Hartsfield-Jackson Atlanta International Airport and Delta Air Lines have partnered with Rotary International to bring awareness to human trafficking with the installation of a temporary photography exhibit.
The installation features the Girls Education and Mentoring Services’ “More Than a Survivor” exhibit, with large portraits of human trafficking survivors and their stories on display in the Domestic Terminal atrium through June 22. The exhibit adds to an already-robust presence of anti-human trafficking initiatives launched by the Airport in the past several months.
A projected 27 million people are victims of forced labor and sexual exploitation, and many are transported across domestic and international borders. In the U.S. alone, 1.5 million victims are trafficked, and one woman or child is trafficked into the United States every 10 minutes. Atlanta is now a major transportation hub for trafficking young girls from Mexico and is one of the 14 U.S. cities with the highest levels of sex trafficking of children.
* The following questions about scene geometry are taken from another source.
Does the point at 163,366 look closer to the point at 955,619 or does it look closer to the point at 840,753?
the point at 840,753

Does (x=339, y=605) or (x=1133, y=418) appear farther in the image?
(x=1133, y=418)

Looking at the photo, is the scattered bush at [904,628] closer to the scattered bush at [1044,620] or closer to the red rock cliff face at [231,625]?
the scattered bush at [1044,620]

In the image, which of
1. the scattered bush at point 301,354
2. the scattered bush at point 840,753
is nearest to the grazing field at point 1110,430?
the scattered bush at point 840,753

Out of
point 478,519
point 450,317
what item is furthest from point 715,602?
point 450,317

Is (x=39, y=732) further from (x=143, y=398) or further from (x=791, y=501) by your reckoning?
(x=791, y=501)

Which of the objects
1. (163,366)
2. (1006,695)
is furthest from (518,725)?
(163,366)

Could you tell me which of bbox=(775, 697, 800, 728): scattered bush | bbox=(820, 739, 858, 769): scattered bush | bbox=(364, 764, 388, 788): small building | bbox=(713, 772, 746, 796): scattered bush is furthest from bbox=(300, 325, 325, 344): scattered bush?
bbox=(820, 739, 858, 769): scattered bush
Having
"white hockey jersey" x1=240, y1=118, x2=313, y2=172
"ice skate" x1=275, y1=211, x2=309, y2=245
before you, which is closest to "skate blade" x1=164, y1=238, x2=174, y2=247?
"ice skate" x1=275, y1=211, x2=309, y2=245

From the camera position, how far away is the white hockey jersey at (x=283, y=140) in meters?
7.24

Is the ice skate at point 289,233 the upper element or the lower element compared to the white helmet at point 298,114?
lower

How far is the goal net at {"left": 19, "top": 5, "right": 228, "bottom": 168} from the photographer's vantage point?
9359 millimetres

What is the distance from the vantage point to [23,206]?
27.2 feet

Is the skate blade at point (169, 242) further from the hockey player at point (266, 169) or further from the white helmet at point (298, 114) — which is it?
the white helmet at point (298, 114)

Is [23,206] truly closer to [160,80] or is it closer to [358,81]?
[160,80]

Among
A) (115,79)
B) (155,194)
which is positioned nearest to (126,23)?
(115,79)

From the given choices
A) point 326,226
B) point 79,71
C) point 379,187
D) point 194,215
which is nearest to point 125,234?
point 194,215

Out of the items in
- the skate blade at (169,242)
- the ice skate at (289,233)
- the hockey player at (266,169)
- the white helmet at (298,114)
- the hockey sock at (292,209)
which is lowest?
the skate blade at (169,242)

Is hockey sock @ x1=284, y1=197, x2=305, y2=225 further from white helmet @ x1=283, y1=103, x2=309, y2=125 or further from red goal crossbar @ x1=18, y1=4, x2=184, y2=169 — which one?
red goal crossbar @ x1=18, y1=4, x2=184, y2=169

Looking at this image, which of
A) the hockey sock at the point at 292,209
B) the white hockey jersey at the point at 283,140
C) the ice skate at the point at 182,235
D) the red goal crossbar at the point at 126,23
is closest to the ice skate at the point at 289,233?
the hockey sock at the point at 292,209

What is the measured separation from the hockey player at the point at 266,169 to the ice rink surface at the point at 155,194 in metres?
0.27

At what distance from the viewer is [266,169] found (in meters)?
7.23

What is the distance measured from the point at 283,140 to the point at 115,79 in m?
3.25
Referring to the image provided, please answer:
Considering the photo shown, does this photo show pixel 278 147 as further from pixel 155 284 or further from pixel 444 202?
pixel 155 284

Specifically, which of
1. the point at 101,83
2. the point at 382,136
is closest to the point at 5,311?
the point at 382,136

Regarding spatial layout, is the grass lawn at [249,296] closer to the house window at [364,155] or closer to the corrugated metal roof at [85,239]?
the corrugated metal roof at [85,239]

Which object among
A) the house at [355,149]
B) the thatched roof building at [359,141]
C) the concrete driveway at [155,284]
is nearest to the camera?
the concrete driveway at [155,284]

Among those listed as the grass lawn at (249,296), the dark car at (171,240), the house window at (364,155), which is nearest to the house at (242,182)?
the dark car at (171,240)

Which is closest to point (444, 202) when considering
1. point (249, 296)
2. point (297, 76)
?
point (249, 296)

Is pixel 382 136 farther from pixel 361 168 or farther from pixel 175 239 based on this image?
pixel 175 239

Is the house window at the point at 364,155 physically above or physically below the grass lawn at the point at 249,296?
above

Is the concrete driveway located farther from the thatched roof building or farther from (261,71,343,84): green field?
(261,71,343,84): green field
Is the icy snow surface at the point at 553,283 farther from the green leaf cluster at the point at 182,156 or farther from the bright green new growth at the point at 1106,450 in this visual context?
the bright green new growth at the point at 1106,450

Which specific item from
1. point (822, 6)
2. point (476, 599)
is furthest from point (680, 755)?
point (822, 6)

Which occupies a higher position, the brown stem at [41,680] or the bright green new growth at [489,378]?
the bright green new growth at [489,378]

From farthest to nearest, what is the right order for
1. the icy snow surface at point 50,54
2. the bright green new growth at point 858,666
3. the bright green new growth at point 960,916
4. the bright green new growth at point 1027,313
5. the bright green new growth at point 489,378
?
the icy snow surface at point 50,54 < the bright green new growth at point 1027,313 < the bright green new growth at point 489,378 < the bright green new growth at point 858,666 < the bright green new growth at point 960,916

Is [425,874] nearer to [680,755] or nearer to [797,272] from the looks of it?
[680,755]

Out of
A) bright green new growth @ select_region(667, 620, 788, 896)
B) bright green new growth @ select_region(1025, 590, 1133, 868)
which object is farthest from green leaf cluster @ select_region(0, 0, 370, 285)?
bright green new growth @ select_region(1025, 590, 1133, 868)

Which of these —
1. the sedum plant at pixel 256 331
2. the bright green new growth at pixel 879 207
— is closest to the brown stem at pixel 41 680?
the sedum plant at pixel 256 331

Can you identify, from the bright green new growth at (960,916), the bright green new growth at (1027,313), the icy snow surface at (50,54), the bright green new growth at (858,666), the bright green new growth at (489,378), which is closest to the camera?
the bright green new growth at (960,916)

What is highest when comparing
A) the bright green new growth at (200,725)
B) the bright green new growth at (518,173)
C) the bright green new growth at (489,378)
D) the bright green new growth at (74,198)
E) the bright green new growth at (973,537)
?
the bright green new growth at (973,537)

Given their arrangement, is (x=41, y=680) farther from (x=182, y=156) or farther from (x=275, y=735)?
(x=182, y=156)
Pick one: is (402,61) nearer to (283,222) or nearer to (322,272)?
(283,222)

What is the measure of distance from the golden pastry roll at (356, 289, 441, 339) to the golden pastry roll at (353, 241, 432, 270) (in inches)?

In October 2016 nearly 70 people were arrested in Metro Atlanta for international sex trafficking and prostitution. 82 minors were rescued and more than 239 alleged traffickers were arrested. This operation took place at hotels, truck stops, street corners, and many other locations. The Metro Atlanta Child Exploitation Task Force assisted the FBI in Operation Cross Country X – rescuing one juvenile from trafficking, executing two search warrants, and confiscating seven firearms. More arrests took place in the surrounding area with five people arrested in Alpharetta, one person in Dekalb, four in Dunwoody, two in Gwinnett county, two people in Marietta, five people in the Athens and area and one person in Augusta.
Hartsfield-Jackson (ATL) is the world’s most traveled and most efficient airport, serving more than 101 million passengers annually with nonstop service to more than 150 U.S. destinations and nearly 70 international destinations in more than 45 countries. In the wake of the growing awareness of Atlanta’s role as a hub for trafficking, Hartsfield-Jackson launched its “eyes and ears” campaign in January soliciting the more than 100 million passengers traveling through the airport annually to report their suspicions about the prevalence of the trade if they saw any untoward behavior.
The Airport’s efforts were recognized by the World Chamber of Commerce in May.